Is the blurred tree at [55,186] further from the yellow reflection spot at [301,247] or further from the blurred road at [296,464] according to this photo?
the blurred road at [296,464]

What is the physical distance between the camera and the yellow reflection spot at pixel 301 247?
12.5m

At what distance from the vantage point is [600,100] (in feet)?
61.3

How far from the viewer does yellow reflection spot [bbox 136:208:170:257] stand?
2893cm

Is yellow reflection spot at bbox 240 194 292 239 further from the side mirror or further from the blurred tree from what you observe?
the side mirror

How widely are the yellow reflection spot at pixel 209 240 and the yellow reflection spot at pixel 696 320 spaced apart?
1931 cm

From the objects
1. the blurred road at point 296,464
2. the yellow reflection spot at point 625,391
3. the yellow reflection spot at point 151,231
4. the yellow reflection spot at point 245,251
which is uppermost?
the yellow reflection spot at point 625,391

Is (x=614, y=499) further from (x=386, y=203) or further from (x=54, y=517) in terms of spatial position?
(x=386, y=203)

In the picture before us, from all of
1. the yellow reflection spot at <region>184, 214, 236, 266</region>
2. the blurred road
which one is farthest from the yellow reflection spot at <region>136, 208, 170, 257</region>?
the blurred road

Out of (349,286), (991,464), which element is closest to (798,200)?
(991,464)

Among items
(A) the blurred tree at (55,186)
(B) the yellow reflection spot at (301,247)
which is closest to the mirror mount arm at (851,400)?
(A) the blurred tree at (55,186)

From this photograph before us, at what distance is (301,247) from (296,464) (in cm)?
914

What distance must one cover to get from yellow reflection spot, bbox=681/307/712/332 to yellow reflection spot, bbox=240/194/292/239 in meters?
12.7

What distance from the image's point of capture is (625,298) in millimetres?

▸ **WORK TO COMPLETE**:
Reproduce the lines above, renaming "mirror mount arm" to "mirror bracket" and leaving everything else unchanged.

▸ **COMPLETED EXERCISE**:
Is the blurred tree at [55,186] further from the yellow reflection spot at [301,247] or further from the blurred road at [296,464] according to this photo?
the blurred road at [296,464]

What is the physical distance between the camera and the yellow reflection spot at pixel 301 247?
12.5m

At what distance from the vantage point is [600,100] (in feet)?
61.3

How far from the viewer does yellow reflection spot [bbox 136:208:170:257] stand?
2893cm

Is yellow reflection spot at bbox 240 194 292 239 further from the side mirror or further from the blurred tree from what you observe?
the side mirror

How widely are the yellow reflection spot at pixel 209 240 and the yellow reflection spot at pixel 696 320 spaced apart?
1931 cm

From the objects
1. the blurred road at point 296,464
2. the yellow reflection spot at point 625,391
3. the yellow reflection spot at point 151,231
4. the yellow reflection spot at point 245,251
which is uppermost?
the yellow reflection spot at point 625,391

Is (x=614, y=499) further from (x=386, y=203) or further from (x=54, y=517) in terms of spatial position?
(x=386, y=203)

In the picture before us, from all of
1. the yellow reflection spot at <region>184, 214, 236, 266</region>
2. the blurred road
which one is farthest from the yellow reflection spot at <region>136, 208, 170, 257</region>?
the blurred road

Out of (349,286), (991,464), which element is closest to (798,200)?
(991,464)

Among items
(A) the blurred tree at (55,186)
(B) the yellow reflection spot at (301,247)
which is closest to the mirror bracket at (851,400)?
(A) the blurred tree at (55,186)

From this photograph before us, at what distance is (301,247) from (296,464) (in cm)?
914

What distance must one cover to get from yellow reflection spot, bbox=681/307/712/332 to yellow reflection spot, bbox=240/194/292/239 in meters?
12.7

What distance from the image's point of capture is (625,298) in millimetres?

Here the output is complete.